Skip site navigation (1)Skip section navigation (2)
Date:      Sat, 15 Nov 1997 11:05:55 -0600 (CST)
From:      Dave Bodenstab <imdave@mcs.net>
To:        dwhite@resnet.uoregon.edu
Cc:        caj@praline.no.neosoft.com, freebsd-questions@FreeBSD.ORG
Subject:   Re: full file system: df and du disagree - why?
Message-ID:  <199711151705.LAA02456@imdave.pr.mcs.net>

next in thread | raw e-mail | index | archive | help
> From: Doug White <dwhite@gdi.uoregon.edu>
> On Fri, 14 Nov 1997, Charles Owens wrote:
>
> > > > A 'du -ks /var' showed that only 11 out of 60 megs were in use, so I
> > > > _knew_ that there was plenty of free space.  But, df didn't think so, and
> > > > the kernel apparantly didn't think so either, as writes to /var still
> > > > produced a filesystem full error. 
> > > 
> > > Some process has a file that has been rm'ed open, likely.  The file is not
> > > actually deleted until the last process that has it open closes it.  Du will
> > > report the space as unused, df will report correctly.
> > 
> > Thanks!  Could you define "rm'd open" ?
>
> Under UNIX, files have a `link count' associated with them.  WHen you
> create a file on a filesystem, it gets one link to the FS. When a program
> opens a file, the link count is incremented.  When a program closes a file
> or you use the rm(1) command, the link count is reduced by one.  When the
> link count reaches 0, the index node (inode) is cleared, the disk's block
> free list is updated and the file is forgotten. 
>
> The problem you may be seeing is that although you deleted a file, some
> program still has the file open.  Even though the filesystem's link is
> gone, the link count is still >0, so the inode continues to exist, and so
> df(1) will count it (since it exists in the used block list) even though
> du(1) can't see it since it can't see it's directory entry.
>
A small correction to the terminology that could be confusing...
I'll try to be brief.

The term ``link count'' is generally used to refer to the count
maintained in the inode of the file system  -- it is used to count
the number of hard links to a file.  A ``ls -l'' shows this count.
The file system code in the kernel maintains an in-core copy of the
inode for each file that is open.

The kernel maintains a ``reference'' count in the ``struct file''
(sys/file.h, f_count) for each successful open(2) system call.

The two counts are not related.

In order for a file to be deleted, both counts must be zero.  When
a file is closed, the reference count drops by one.  When an
unlink(2) -- rm uses unlink -- is done, the link count drops by
one.  Only when both counts are zero will the file system code
actually delete the file by adding the blocks formerly used by the
file's data back to the free space blocks on the file system.

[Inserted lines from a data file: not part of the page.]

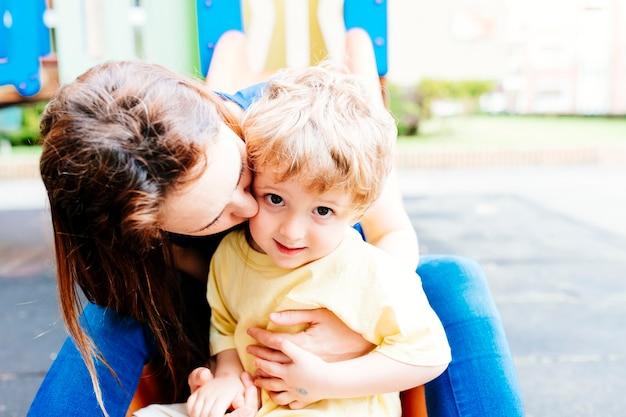 Młoda dorosła matka przytula i całuje swojego trzyletniego syna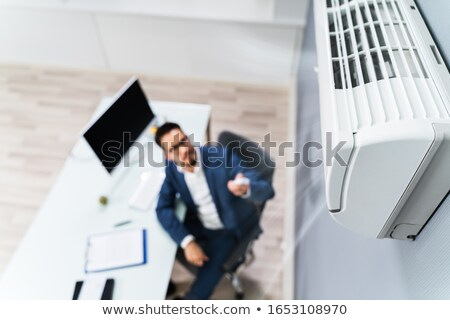 Businessman Using Remote Control In Front Of Air Conditioner Stock photo © AndreyPopov
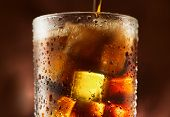 Pouring Cola with ice cubes. Cola drink with Ice and bubbles. Water drops on glass. Soda closeup. Br poster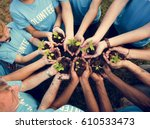 group of volunteer with sprout... | Shutterstock . vector #610533473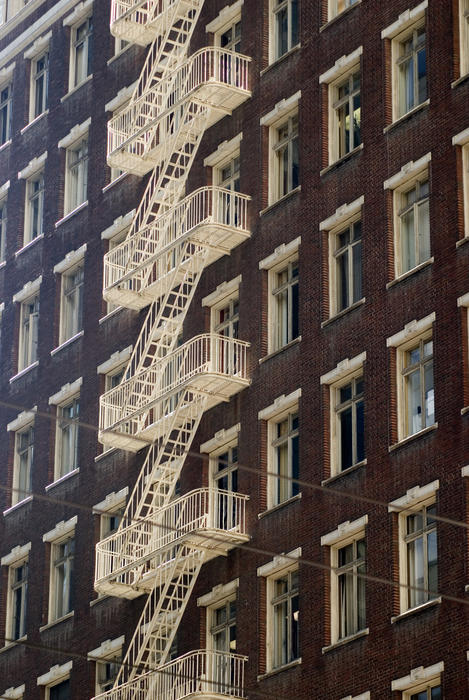external fire escape stairs on the side of a tall building in san francisco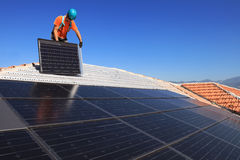 Installing photovoltaic solar panels. Man during intallation of alternative energy photovoltaic solar panels on roof Royalty Free Stock Photo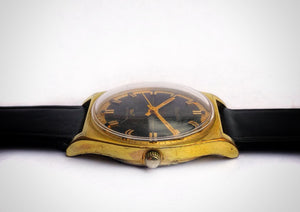 Side view of Gold and black vintage luxury dive watch with stick hands and sweep seconds made by Bulova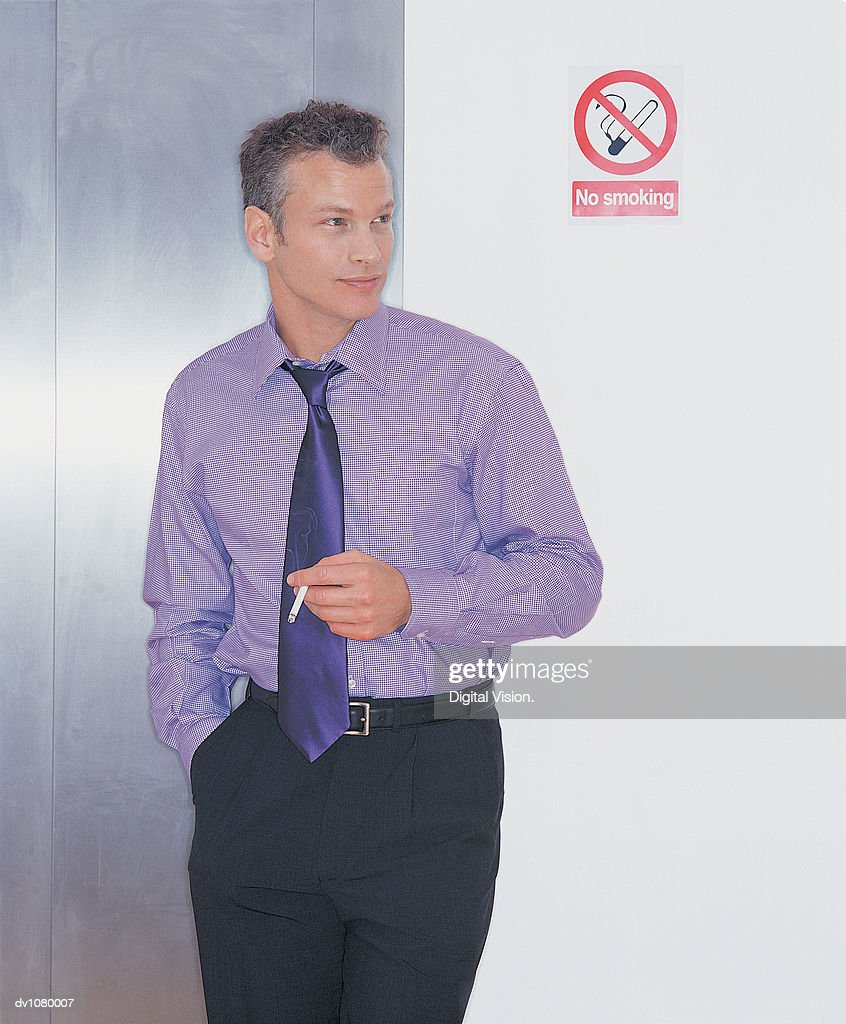 Young Businessman Smoking a Cigarette Next to a No Smoking Sign : Stock Photo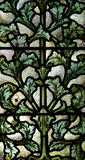 Leafs in stained glass Stock Photos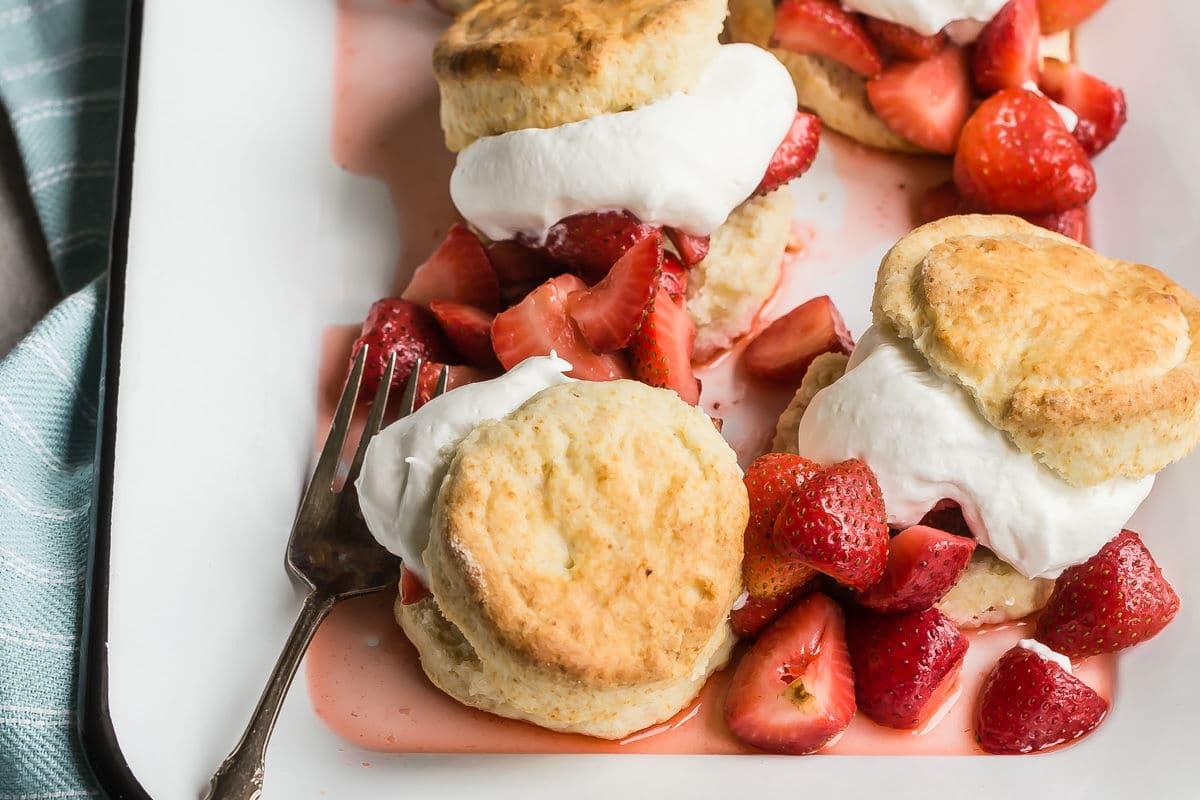 Strawberry shortcakes on a white platter.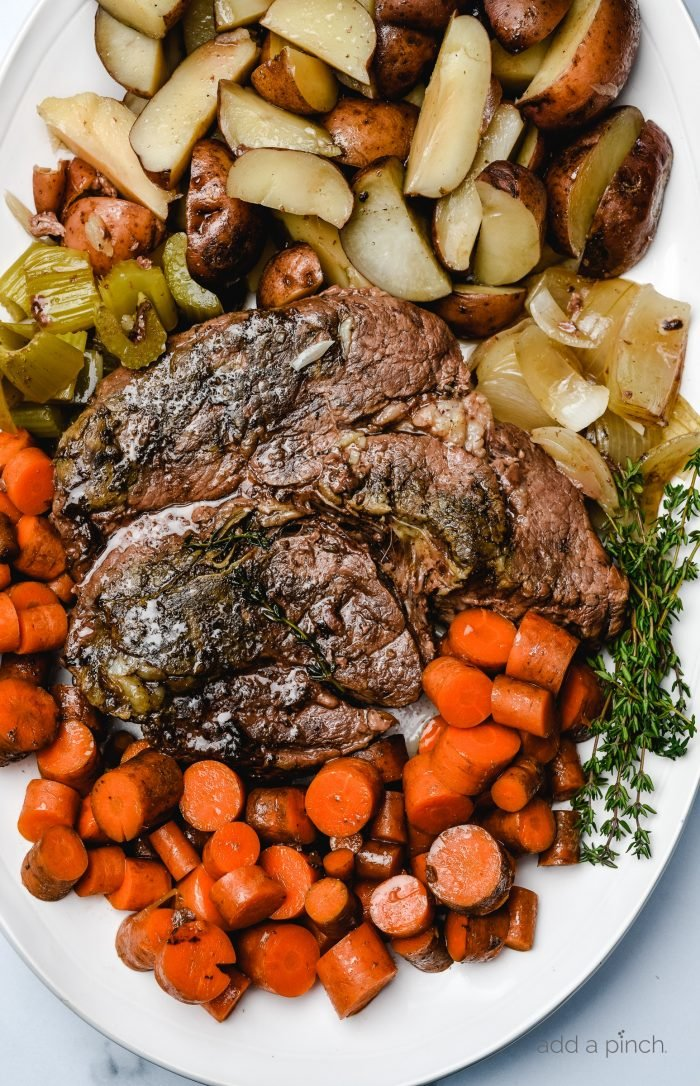 Photograph of cooked roast surrounded by potatoes, onions, fresh thyme, and carrots on a white platter. // addapinch.com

Doug's statement that ``as long as a file is still open, it will not be
deleted'' is correct.  But this is because the reference count is not
yet zero -- the link count is indeed zero in this case (but you can't see
this since there is no way to do a ``ls -l'' on what used to be the file
because the directory entry is now gone.)

Dave Bodenstab
imdave@mcs.net

PS.  Some of *my* terminology is no doubt dated -- ``vnodes'' now 
seem to be used throughout the kernel, and I haven't studied
kernel sources for so long that I can't say anything about them.
I think that the on-disk structure that maintains the link count --
the old system 5 file system inode -- is used to construct the
some of the contents of the in-memory vnode -- but the basic idea
that there are two counts is correct.